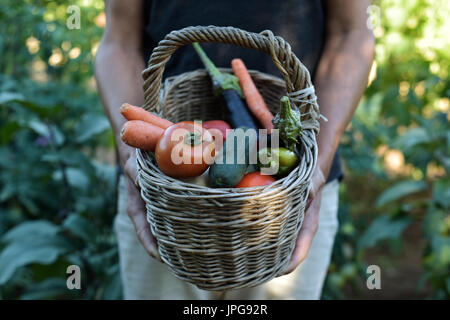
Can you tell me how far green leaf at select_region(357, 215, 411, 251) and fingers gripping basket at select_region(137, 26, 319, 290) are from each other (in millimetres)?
1159

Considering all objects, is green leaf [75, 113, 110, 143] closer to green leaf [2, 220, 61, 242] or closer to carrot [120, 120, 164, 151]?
green leaf [2, 220, 61, 242]

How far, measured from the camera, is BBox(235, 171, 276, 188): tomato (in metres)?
1.00

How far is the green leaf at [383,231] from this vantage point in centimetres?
214

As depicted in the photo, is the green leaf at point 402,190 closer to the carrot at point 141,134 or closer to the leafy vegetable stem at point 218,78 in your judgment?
the leafy vegetable stem at point 218,78

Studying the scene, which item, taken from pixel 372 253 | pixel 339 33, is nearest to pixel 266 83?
pixel 339 33

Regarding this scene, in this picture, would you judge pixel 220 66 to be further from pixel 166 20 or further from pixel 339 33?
pixel 339 33

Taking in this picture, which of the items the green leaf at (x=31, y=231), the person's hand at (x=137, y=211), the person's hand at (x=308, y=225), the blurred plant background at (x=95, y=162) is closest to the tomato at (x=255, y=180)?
the person's hand at (x=308, y=225)

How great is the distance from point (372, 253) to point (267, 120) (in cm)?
210

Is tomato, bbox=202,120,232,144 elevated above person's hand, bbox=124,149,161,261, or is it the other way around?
tomato, bbox=202,120,232,144

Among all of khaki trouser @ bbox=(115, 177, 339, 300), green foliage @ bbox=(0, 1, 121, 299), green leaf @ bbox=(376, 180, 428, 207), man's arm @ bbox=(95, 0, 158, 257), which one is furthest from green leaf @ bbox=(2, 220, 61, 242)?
green leaf @ bbox=(376, 180, 428, 207)

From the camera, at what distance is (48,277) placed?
212 centimetres

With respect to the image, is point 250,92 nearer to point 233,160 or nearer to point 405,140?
point 233,160

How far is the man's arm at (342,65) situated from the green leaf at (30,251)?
124 centimetres

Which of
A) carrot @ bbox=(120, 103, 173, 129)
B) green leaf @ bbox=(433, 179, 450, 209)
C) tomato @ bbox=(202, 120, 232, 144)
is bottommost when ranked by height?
green leaf @ bbox=(433, 179, 450, 209)
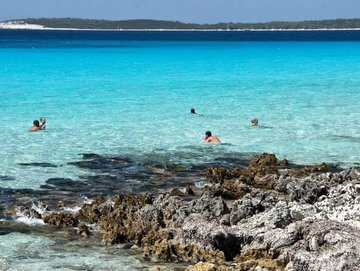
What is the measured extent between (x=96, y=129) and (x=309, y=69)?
3686 centimetres

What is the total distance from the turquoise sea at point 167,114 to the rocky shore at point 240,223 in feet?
3.50

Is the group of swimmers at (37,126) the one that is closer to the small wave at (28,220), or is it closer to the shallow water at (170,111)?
the shallow water at (170,111)

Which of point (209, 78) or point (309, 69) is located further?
point (309, 69)

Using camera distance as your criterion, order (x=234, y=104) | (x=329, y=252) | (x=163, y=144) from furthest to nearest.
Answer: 1. (x=234, y=104)
2. (x=163, y=144)
3. (x=329, y=252)

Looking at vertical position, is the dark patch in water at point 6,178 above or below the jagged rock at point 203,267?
below

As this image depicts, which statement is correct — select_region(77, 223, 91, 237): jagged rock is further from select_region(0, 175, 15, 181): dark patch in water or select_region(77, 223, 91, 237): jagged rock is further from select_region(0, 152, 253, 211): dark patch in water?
select_region(0, 175, 15, 181): dark patch in water

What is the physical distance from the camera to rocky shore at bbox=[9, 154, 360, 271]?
12617 mm

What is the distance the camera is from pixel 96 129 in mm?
29375

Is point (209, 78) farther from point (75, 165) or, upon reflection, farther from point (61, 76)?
point (75, 165)

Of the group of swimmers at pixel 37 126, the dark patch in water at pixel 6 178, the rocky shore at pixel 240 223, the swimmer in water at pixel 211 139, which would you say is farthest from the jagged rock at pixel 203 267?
the group of swimmers at pixel 37 126

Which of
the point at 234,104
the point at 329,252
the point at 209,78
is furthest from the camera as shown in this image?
the point at 209,78

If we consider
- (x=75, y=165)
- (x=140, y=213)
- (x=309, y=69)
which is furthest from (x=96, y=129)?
(x=309, y=69)

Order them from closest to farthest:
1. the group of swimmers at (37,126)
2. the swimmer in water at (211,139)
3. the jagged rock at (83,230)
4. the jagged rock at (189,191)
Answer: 1. the jagged rock at (83,230)
2. the jagged rock at (189,191)
3. the swimmer in water at (211,139)
4. the group of swimmers at (37,126)

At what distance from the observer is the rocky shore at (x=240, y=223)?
1262cm
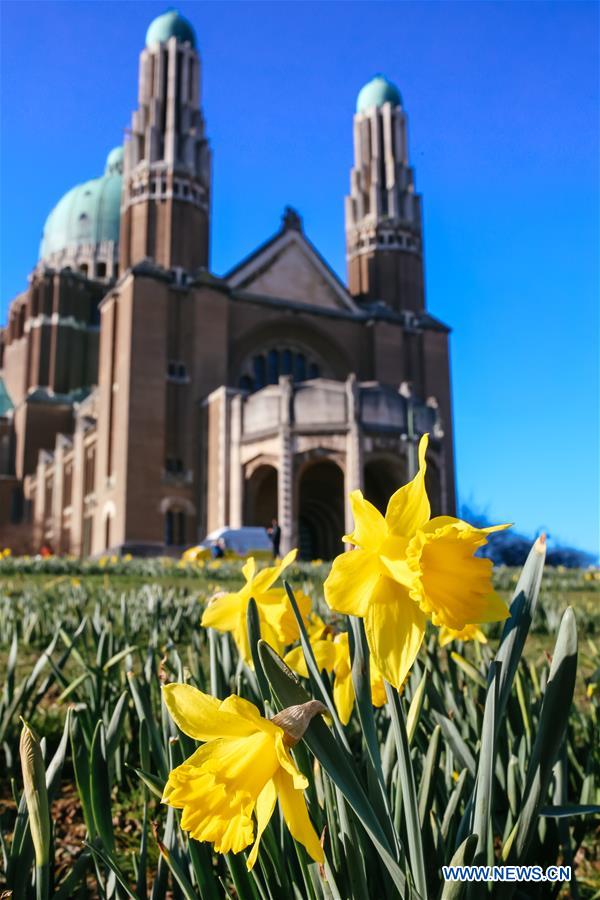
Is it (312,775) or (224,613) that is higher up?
(224,613)

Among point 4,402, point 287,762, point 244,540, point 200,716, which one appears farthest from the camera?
point 4,402

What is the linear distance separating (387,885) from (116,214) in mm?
52597

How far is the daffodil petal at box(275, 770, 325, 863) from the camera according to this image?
3.27ft

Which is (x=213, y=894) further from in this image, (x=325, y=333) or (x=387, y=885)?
(x=325, y=333)

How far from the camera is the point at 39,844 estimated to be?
1264mm

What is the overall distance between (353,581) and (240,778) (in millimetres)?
292

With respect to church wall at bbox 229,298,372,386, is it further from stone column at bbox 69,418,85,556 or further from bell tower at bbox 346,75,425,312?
stone column at bbox 69,418,85,556

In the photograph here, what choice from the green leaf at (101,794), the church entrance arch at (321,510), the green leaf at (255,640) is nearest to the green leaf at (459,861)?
the green leaf at (255,640)

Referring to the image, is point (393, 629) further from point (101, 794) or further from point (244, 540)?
point (244, 540)

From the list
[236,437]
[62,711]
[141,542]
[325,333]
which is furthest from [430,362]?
[62,711]

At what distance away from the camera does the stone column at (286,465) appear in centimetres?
2770

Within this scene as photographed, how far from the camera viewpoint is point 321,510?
33.6m

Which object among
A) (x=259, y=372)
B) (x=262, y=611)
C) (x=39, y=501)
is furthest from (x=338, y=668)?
(x=39, y=501)

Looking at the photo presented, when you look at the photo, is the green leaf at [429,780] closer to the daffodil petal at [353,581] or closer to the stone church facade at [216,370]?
the daffodil petal at [353,581]
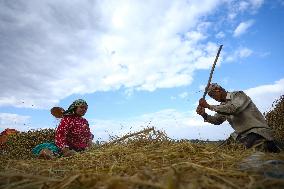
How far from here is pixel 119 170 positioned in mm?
3492

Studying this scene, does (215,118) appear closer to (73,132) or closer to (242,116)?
(242,116)

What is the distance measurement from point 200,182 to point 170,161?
1402 millimetres

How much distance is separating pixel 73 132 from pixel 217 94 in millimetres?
3252

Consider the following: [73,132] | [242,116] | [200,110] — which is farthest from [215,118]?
[73,132]

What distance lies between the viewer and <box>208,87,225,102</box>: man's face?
7.27 meters

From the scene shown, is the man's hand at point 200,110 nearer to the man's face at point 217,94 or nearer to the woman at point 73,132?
the man's face at point 217,94

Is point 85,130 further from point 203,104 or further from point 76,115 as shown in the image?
point 203,104

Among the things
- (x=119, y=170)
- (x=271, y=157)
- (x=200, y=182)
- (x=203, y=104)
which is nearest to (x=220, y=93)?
(x=203, y=104)

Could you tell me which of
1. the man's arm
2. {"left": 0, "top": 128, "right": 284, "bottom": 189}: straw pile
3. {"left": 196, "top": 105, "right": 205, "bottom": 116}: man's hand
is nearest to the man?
{"left": 196, "top": 105, "right": 205, "bottom": 116}: man's hand

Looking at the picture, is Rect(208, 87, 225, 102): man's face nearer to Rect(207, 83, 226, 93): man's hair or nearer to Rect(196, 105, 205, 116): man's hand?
Rect(207, 83, 226, 93): man's hair

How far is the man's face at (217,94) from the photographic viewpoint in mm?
7270

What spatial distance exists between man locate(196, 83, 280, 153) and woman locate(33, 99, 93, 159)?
2747 mm

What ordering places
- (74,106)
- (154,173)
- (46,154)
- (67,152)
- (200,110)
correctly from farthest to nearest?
(74,106) < (200,110) < (67,152) < (46,154) < (154,173)

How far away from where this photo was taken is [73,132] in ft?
26.6
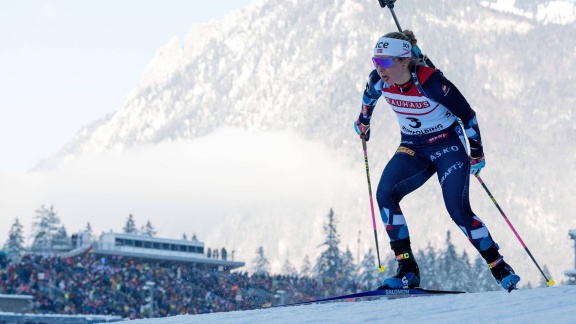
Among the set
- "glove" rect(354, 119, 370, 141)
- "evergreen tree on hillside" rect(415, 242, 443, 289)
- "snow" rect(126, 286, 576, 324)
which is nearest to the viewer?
"snow" rect(126, 286, 576, 324)

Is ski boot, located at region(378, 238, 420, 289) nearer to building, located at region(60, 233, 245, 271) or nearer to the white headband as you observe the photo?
the white headband

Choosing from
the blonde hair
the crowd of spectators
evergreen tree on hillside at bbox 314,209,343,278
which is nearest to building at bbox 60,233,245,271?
evergreen tree on hillside at bbox 314,209,343,278

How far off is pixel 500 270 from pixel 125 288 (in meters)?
33.1

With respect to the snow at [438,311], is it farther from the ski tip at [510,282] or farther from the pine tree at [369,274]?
the pine tree at [369,274]

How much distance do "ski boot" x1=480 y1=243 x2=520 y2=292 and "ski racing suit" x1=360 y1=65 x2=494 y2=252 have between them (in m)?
0.07

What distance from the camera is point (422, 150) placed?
11.3 meters

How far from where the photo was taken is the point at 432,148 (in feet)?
36.8

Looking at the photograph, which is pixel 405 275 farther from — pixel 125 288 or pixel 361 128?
pixel 125 288

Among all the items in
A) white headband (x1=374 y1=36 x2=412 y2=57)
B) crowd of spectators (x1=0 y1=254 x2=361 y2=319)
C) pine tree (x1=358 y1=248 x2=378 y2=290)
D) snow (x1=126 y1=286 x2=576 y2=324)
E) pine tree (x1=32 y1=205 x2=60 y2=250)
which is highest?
pine tree (x1=32 y1=205 x2=60 y2=250)

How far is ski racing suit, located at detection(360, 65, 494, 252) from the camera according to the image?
10961 mm

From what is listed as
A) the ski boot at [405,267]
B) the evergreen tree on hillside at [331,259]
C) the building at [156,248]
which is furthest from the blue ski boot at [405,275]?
the evergreen tree on hillside at [331,259]

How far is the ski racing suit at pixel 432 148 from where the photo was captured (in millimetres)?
10961

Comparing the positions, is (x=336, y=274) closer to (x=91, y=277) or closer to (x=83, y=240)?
(x=83, y=240)

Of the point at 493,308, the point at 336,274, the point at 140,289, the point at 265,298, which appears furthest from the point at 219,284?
the point at 493,308
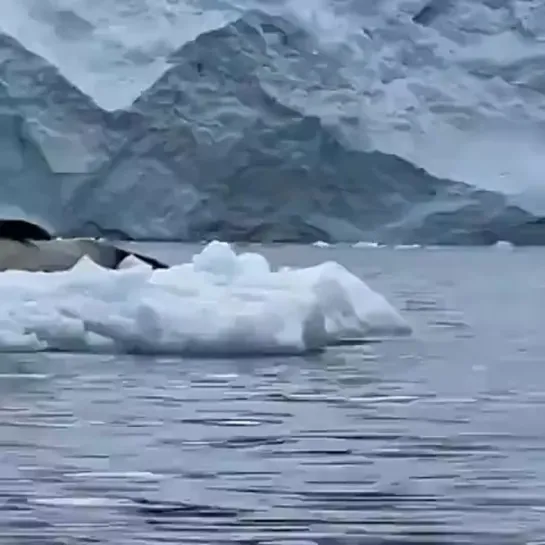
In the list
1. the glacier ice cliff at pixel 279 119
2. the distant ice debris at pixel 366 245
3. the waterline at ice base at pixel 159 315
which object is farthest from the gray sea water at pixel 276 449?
the glacier ice cliff at pixel 279 119

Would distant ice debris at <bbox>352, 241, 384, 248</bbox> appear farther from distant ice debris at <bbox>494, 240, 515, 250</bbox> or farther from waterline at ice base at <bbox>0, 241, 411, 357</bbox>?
waterline at ice base at <bbox>0, 241, 411, 357</bbox>

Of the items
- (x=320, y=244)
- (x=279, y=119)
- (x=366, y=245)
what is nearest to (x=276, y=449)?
(x=320, y=244)

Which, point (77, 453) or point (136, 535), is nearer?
point (136, 535)

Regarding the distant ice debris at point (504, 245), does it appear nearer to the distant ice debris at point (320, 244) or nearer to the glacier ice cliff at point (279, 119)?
the glacier ice cliff at point (279, 119)

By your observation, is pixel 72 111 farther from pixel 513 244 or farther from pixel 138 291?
pixel 138 291

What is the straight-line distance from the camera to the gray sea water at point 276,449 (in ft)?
13.8

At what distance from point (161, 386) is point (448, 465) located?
252 centimetres

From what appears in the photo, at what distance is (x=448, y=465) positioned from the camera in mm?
5145

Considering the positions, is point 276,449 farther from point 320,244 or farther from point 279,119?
point 279,119

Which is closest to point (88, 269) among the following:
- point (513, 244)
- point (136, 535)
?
point (136, 535)

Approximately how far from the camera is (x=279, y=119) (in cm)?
5191

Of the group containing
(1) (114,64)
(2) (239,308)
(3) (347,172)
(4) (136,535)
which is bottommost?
(4) (136,535)

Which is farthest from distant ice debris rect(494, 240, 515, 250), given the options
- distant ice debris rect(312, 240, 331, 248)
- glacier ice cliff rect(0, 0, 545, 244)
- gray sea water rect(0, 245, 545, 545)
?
gray sea water rect(0, 245, 545, 545)

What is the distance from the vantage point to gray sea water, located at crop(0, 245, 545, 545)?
420 cm
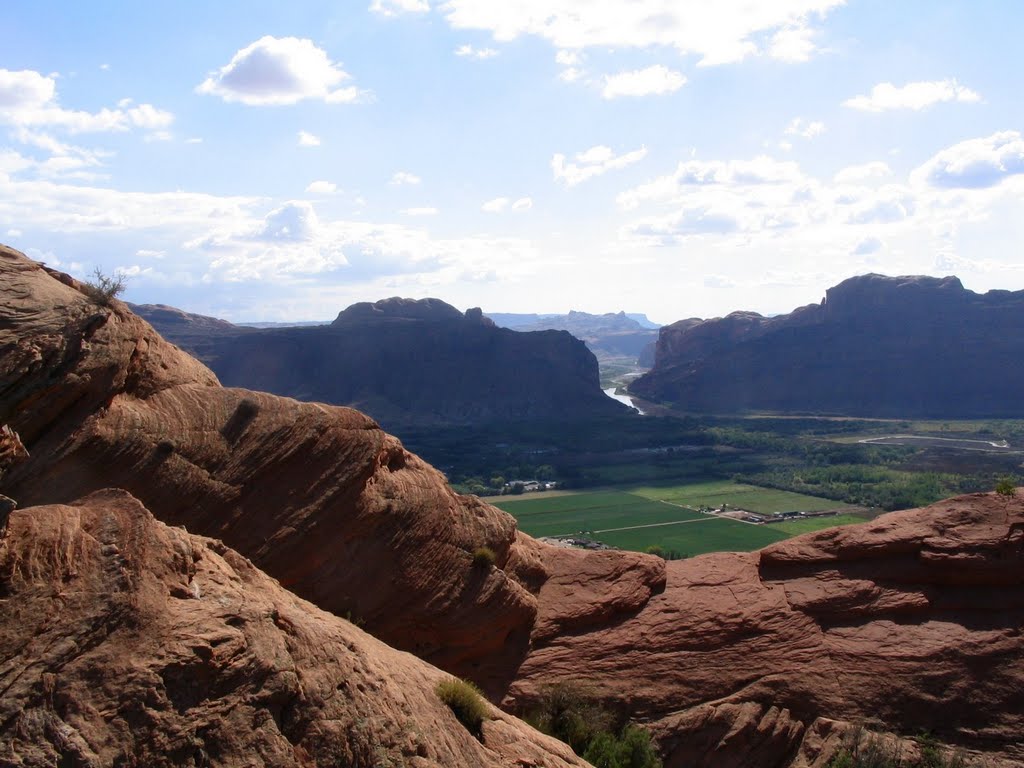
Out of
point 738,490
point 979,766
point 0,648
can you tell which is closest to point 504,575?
point 979,766

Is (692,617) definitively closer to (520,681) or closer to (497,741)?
(520,681)

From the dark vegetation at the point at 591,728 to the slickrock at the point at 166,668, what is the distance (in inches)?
299

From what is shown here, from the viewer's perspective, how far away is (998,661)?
90.1ft

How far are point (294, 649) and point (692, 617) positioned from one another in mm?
16838

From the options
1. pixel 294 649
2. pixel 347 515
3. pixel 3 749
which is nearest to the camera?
pixel 3 749

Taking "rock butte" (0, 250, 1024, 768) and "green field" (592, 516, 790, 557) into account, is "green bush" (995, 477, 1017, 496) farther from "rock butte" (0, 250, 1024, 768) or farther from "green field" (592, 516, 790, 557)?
"green field" (592, 516, 790, 557)

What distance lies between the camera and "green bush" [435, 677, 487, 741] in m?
18.3

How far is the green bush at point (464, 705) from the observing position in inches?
722

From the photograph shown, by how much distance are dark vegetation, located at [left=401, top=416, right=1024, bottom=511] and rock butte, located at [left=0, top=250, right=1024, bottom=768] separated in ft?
294

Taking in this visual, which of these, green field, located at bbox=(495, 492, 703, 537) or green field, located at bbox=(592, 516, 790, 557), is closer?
green field, located at bbox=(592, 516, 790, 557)

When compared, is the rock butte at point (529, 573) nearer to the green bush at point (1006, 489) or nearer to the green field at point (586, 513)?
the green bush at point (1006, 489)

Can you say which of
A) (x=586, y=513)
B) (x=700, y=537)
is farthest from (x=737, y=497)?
(x=700, y=537)

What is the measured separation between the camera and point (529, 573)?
98.6ft

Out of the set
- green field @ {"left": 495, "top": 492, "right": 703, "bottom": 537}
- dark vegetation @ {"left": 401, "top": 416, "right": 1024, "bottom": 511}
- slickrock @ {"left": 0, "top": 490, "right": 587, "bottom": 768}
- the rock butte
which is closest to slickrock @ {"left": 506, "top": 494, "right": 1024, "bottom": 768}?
the rock butte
────────────────
_The problem_:
Take the material starting with the line containing "Is tomato, bbox=202,120,232,144" and going on through the line containing "3. (x=329, y=252)", and write those lines out again with "nearer" replaced by "closer" and everything else unchanged. Leave the pictures out of your answer.

_Correct answer_:
Is tomato, bbox=202,120,232,144 elevated above person's hand, bbox=124,149,161,261, or is it the other way around?
tomato, bbox=202,120,232,144

Among all of khaki trouser @ bbox=(115, 177, 339, 300), green foliage @ bbox=(0, 1, 121, 299), green leaf @ bbox=(376, 180, 428, 207), man's arm @ bbox=(95, 0, 158, 257), which one is furthest from green leaf @ bbox=(2, 220, 61, 242)?
green leaf @ bbox=(376, 180, 428, 207)

From the camera, at what distance is (48,277) placed?
212 centimetres

With respect to the image, is point 250,92 closer to point 233,160 or closer to point 405,140?
point 233,160

How far is the man's arm at (342,65) situated from the green leaf at (30,251)?
124 centimetres

Which of
A) carrot @ bbox=(120, 103, 173, 129)
B) green leaf @ bbox=(433, 179, 450, 209)
C) tomato @ bbox=(202, 120, 232, 144)
is bottommost when ranked by height?
green leaf @ bbox=(433, 179, 450, 209)
What is the measured extent between (x=96, y=129) and (x=309, y=69)?
3686 centimetres

What is the total distance from the turquoise sea at point 167,114 to the rocky shore at point 240,223 in feet?
3.50

Is the group of swimmers at (37,126) the one that is closer to the small wave at (28,220), or is it closer to the shallow water at (170,111)?
the shallow water at (170,111)

Which of point (209, 78) or point (309, 69) is located further?
point (309, 69)

Using camera distance as your criterion, order (x=234, y=104) | (x=329, y=252) | (x=163, y=144) from furthest to nearest.
Answer: 1. (x=234, y=104)
2. (x=163, y=144)
3. (x=329, y=252)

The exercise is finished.